Helioseismic finite-frequency sensitivity kernels for flows in spherical geometry including systematic effects

TL;DR

This paper develops efficient methods for computing helioseismic sensitivity kernels in spherical geometry, accounting for systematic observational effects, to improve large-scale flow inferences in the solar interior.

Contribution

It introduces a computationally efficient basis of vector spherical harmonics for sensitivity kernels, including systematic effects like line-of-sight and center-to-limb variations.

Findings

Sensitivity kernels can be computed efficiently using spherical harmonics.

The method accounts for observational systematic effects.

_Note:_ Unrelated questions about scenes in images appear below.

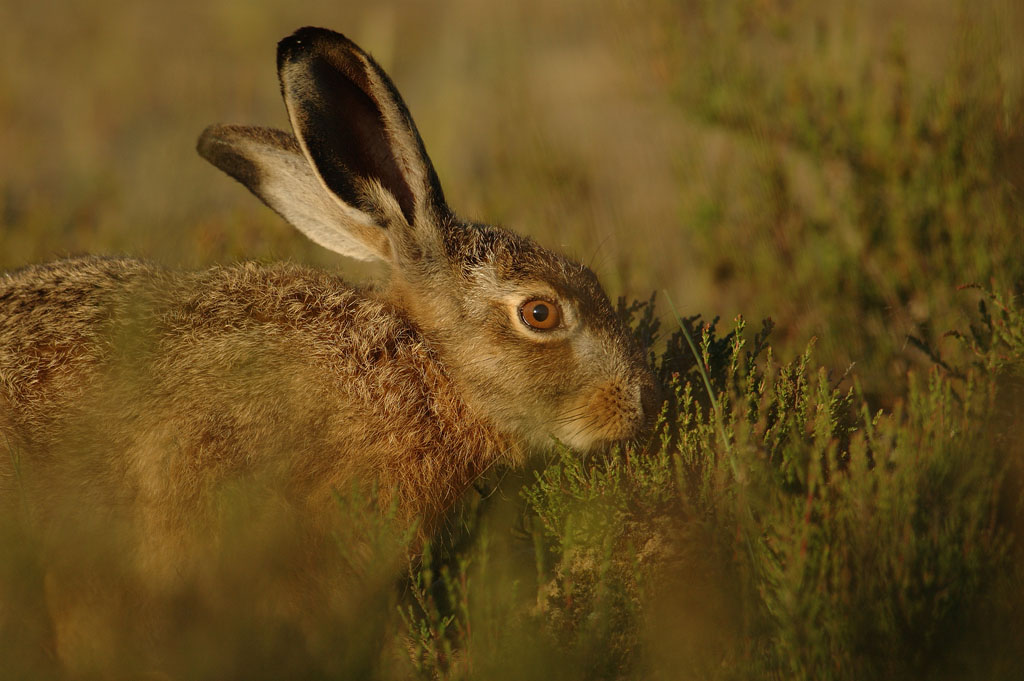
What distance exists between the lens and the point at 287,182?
444 centimetres

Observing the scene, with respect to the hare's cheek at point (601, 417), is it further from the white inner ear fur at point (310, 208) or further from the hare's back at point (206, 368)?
the white inner ear fur at point (310, 208)

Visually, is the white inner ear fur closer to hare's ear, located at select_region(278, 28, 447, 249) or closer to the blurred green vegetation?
hare's ear, located at select_region(278, 28, 447, 249)

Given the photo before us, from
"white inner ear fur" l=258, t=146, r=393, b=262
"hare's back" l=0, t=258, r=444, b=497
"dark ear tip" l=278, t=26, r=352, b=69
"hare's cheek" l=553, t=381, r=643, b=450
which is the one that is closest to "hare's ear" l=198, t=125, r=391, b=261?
"white inner ear fur" l=258, t=146, r=393, b=262

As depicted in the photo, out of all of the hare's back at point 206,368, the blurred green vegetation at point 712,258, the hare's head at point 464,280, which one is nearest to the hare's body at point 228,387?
the hare's back at point 206,368

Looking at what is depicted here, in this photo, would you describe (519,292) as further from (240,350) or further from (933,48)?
(933,48)

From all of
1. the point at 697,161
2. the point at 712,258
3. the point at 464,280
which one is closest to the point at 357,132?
the point at 464,280

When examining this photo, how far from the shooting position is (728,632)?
9.25 feet

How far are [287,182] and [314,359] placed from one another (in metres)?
1.10

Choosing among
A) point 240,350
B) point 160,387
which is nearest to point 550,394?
point 240,350

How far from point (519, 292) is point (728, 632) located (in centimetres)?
169

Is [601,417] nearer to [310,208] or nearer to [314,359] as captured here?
[314,359]

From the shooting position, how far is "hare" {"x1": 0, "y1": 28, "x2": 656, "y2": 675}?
3357mm

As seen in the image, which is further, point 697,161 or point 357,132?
point 697,161

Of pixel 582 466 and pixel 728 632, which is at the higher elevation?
pixel 582 466
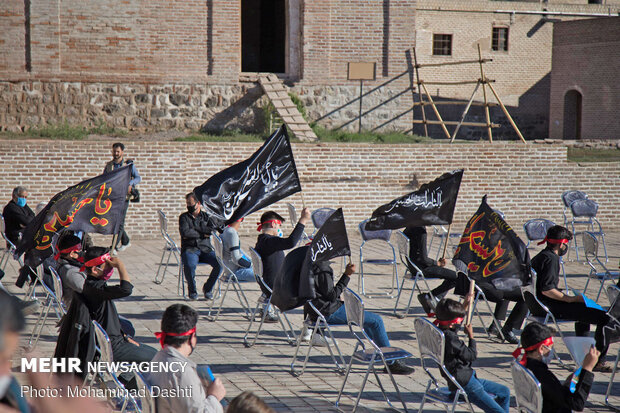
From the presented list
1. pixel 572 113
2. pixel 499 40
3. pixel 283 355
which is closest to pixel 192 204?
pixel 283 355

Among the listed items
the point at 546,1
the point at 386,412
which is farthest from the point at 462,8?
the point at 386,412

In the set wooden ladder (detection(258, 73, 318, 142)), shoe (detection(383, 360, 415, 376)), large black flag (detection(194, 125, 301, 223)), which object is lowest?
shoe (detection(383, 360, 415, 376))

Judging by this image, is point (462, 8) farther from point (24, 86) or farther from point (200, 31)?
point (24, 86)

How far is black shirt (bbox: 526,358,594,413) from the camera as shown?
194 inches

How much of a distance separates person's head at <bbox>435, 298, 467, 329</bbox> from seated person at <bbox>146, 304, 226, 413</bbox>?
6.48ft

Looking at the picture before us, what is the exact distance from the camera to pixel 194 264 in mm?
10180

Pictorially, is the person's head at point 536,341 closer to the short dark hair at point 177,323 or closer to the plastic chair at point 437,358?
the plastic chair at point 437,358

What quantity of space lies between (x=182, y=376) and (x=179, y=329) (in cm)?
34

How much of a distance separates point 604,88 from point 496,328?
945 inches

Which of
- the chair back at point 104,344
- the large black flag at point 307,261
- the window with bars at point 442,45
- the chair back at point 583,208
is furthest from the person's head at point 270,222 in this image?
the window with bars at point 442,45

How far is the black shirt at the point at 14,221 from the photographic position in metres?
Answer: 10.8

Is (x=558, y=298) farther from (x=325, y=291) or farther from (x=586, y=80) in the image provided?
(x=586, y=80)

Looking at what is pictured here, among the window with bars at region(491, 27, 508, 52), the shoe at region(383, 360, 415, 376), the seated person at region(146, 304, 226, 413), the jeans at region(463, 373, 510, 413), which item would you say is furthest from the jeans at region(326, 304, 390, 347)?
the window with bars at region(491, 27, 508, 52)

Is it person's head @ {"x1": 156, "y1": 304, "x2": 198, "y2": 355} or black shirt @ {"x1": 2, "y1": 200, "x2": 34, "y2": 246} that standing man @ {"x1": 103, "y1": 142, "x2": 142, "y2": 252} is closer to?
black shirt @ {"x1": 2, "y1": 200, "x2": 34, "y2": 246}
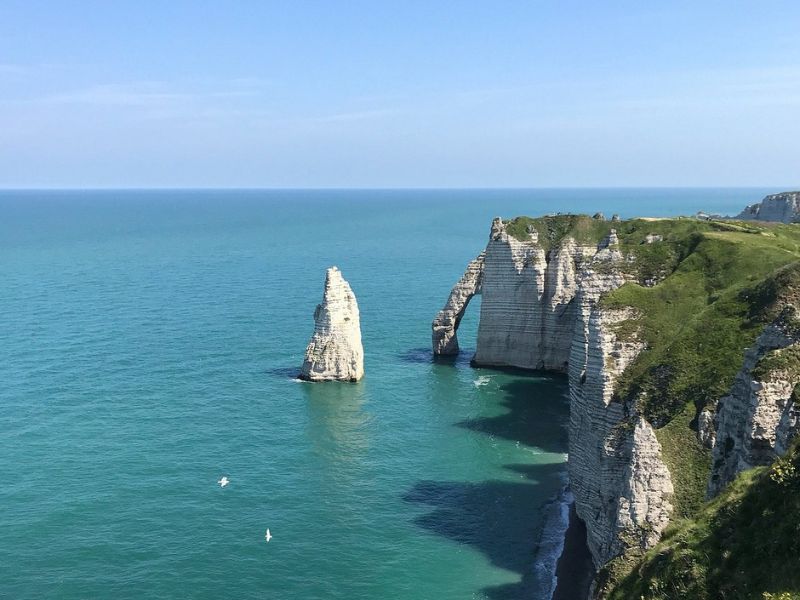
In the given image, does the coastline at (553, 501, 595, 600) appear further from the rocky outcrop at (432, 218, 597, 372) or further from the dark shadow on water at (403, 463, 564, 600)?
the rocky outcrop at (432, 218, 597, 372)

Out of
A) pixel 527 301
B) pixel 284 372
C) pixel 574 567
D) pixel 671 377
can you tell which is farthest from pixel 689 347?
pixel 284 372

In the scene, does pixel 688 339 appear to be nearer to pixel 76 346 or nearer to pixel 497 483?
pixel 497 483

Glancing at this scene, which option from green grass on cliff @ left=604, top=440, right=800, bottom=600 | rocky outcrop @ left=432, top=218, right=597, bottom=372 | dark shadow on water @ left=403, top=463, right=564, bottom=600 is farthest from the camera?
rocky outcrop @ left=432, top=218, right=597, bottom=372

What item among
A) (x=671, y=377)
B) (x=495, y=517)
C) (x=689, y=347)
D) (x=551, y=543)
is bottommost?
(x=551, y=543)

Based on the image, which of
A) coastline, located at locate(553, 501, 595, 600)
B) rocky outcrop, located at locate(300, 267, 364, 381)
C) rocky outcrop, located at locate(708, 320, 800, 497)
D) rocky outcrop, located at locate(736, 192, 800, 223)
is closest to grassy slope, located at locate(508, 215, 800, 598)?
rocky outcrop, located at locate(708, 320, 800, 497)

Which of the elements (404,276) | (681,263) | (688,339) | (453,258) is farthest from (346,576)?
(453,258)

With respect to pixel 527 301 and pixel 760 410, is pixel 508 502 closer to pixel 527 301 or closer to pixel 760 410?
pixel 760 410

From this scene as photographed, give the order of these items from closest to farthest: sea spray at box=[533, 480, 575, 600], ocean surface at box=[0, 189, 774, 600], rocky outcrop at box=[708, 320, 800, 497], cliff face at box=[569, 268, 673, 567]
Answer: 1. rocky outcrop at box=[708, 320, 800, 497]
2. cliff face at box=[569, 268, 673, 567]
3. sea spray at box=[533, 480, 575, 600]
4. ocean surface at box=[0, 189, 774, 600]
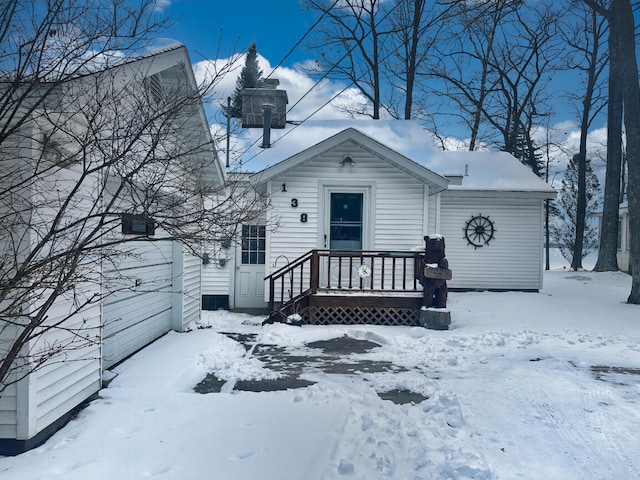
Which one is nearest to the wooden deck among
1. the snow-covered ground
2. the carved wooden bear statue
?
the carved wooden bear statue

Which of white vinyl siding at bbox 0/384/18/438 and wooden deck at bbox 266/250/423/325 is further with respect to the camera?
wooden deck at bbox 266/250/423/325

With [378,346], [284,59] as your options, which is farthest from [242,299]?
[284,59]

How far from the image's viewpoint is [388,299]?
8.05 metres

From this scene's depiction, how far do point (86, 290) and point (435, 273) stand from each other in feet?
19.0

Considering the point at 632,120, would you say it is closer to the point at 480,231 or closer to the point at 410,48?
the point at 480,231

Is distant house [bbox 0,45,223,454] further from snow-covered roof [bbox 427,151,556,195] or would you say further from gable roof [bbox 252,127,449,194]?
snow-covered roof [bbox 427,151,556,195]

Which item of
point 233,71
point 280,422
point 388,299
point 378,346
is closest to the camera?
point 233,71

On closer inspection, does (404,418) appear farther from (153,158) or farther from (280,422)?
(153,158)

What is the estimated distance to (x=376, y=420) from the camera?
3.68 meters

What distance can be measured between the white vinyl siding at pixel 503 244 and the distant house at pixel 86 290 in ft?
27.5

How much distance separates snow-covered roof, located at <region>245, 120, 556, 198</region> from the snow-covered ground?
5.87m

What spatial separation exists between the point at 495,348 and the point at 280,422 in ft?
12.7

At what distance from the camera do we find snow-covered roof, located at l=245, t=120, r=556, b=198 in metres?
11.0

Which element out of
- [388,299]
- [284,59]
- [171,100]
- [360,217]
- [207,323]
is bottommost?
[207,323]
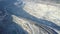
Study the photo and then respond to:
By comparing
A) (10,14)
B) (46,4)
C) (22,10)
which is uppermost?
(46,4)

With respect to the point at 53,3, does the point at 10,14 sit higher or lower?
lower

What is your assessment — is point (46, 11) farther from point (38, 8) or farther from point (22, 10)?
point (22, 10)

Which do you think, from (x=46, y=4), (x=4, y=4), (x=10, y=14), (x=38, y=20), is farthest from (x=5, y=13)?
(x=46, y=4)

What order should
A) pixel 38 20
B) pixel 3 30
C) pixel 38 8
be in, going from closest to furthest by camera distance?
pixel 3 30
pixel 38 20
pixel 38 8

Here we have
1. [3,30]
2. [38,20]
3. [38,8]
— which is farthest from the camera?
[38,8]

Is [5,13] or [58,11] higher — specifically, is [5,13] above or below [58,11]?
below

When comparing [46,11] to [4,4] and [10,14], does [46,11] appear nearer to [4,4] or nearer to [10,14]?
[10,14]

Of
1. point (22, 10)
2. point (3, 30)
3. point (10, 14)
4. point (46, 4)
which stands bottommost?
point (3, 30)

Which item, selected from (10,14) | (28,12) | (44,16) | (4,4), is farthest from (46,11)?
(4,4)

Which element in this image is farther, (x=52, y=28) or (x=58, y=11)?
(x=58, y=11)

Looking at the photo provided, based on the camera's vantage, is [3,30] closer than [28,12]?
Yes
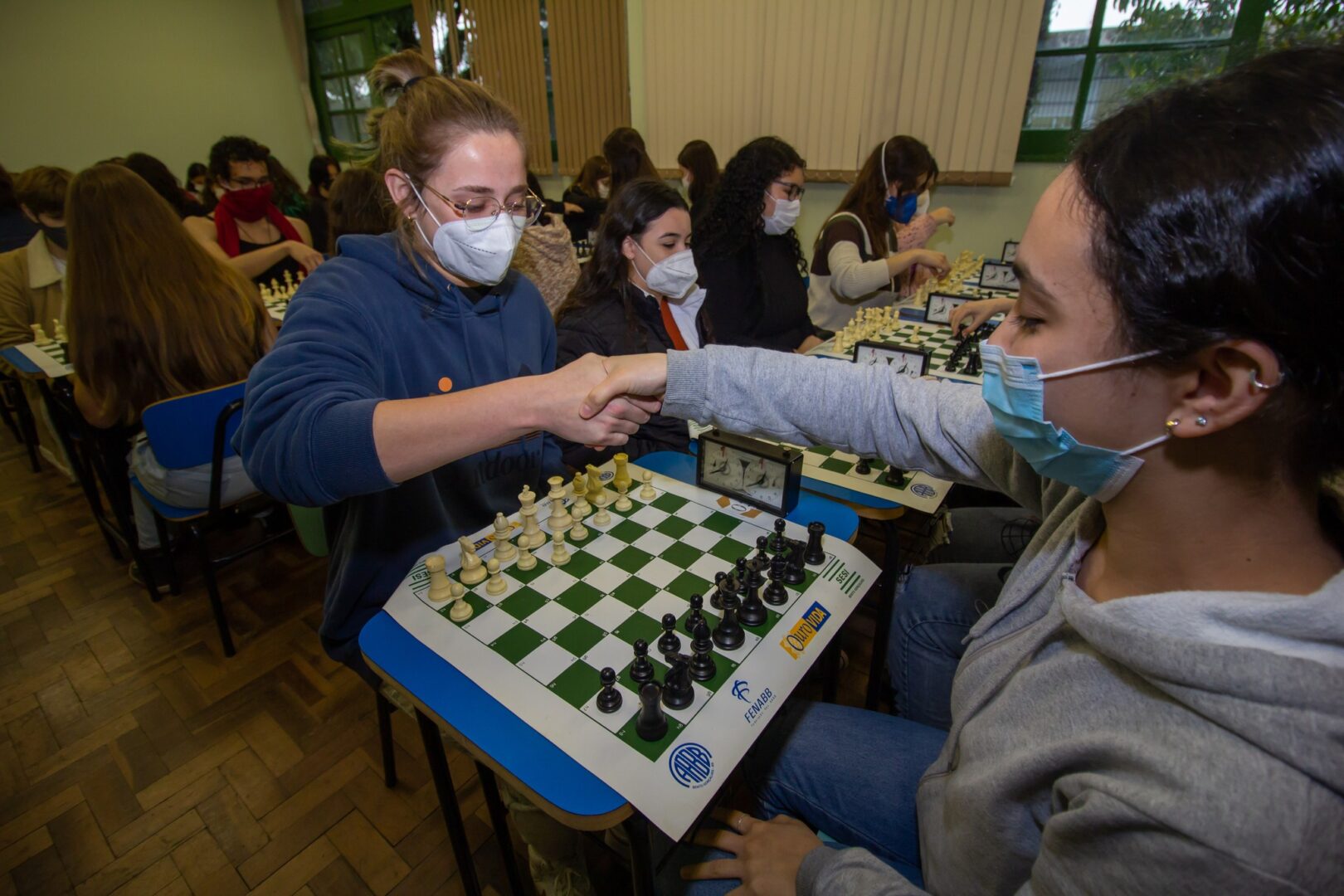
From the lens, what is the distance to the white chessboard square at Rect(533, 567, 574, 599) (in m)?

It is well-suited for large-scale solar flow inversions.

Abstract

Helioseismic inferences of large-scale flows in the solar interior necessitate accounting for the curvature of the Sun, both in interpreting systematic trends introduced in measurements as well as the sensitivity kernel that relates photospheric measurements to subsurface flow velocities. Additionally the inverse problem that relates measurements to model parameters needs to be well-posed to obtain accurate inferences, which necessitates a sparse set of parameters. Further, the sensitivity functions need to be computationally easy to evaluate. In this work we address these issues by demonstrating that the sensitivity kernels for flow velocities may be computed efficiently in a basis of vector spherical harmonics. We are also able to account for line-of-sight projections in Doppler measurements, as well as center-to-limb differences in line-formation heights. We show that given the assumed spherical symmetry of the background model, it is often cheap to simultaneously compute the kernels for pairs of observation points that are related by a rotation. Such an approach is therefore particularly well-suited to inverse problems for large-scale flows in the Sun, such as meridional circulation.